[Records from a collection]
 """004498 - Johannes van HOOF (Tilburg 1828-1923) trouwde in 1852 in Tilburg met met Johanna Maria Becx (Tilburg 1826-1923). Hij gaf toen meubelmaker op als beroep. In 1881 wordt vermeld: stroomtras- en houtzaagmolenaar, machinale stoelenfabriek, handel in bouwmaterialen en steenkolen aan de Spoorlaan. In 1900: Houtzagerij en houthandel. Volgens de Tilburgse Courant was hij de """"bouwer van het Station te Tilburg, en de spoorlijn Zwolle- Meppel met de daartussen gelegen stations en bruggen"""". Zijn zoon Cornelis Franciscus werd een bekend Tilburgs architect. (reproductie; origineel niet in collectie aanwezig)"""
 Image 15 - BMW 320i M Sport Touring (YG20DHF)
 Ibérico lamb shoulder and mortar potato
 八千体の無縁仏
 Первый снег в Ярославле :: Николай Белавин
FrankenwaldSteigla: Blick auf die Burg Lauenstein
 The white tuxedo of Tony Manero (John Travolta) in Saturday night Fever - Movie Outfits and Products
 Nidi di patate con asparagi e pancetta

--

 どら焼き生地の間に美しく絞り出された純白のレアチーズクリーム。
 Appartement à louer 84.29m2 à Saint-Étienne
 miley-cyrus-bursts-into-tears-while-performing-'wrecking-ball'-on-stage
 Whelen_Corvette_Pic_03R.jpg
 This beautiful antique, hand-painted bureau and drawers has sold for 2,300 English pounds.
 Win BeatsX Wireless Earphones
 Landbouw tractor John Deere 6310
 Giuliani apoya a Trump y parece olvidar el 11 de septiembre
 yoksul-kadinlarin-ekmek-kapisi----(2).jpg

§ PROBLEM TO SOLVE
Your answer should consist only of the lines above between the line holding "- Johannes van" and the line holding "Nidi di patate con asparagi e pancetta", inclusive, each transcribed exactly.

§ RESULT FOR THIS TASK
 """004498 - Johannes van HOOF (Tilburg 1828-1923) trouwde in 1852 in Tilburg met met Johanna Maria Becx (Tilburg 1826-1923). Hij gaf toen meubelmaker op als beroep. In 1881 wordt vermeld: stroomtras- en houtzaagmolenaar, machinale stoelenfabriek, handel in bouwmaterialen en steenkolen aan de Spoorlaan. In 1900: Houtzagerij en houthandel. Volgens de Tilburgse Courant was hij de """"bouwer van het Station te Tilburg, en de spoorlijn Zwolle- Meppel met de daartussen gelegen stations en bruggen"""". Zijn zoon Cornelis Franciscus werd een bekend Tilburgs architect. (reproductie; origineel niet in collectie aanwezig)"""
 Image 15 - BMW 320i M Sport Touring (YG20DHF)
 Ibérico lamb shoulder and mortar potato
 八千体の無縁仏
 Первый снег в Ярославле :: Николай Белавин
FrankenwaldSteigla: Blick auf die Burg Lauenstein
 The white tuxedo of Tony Manero (John Travolta) in Saturday night Fever - Movie Outfits and Products
 Nidi di patate con asparagi e pancetta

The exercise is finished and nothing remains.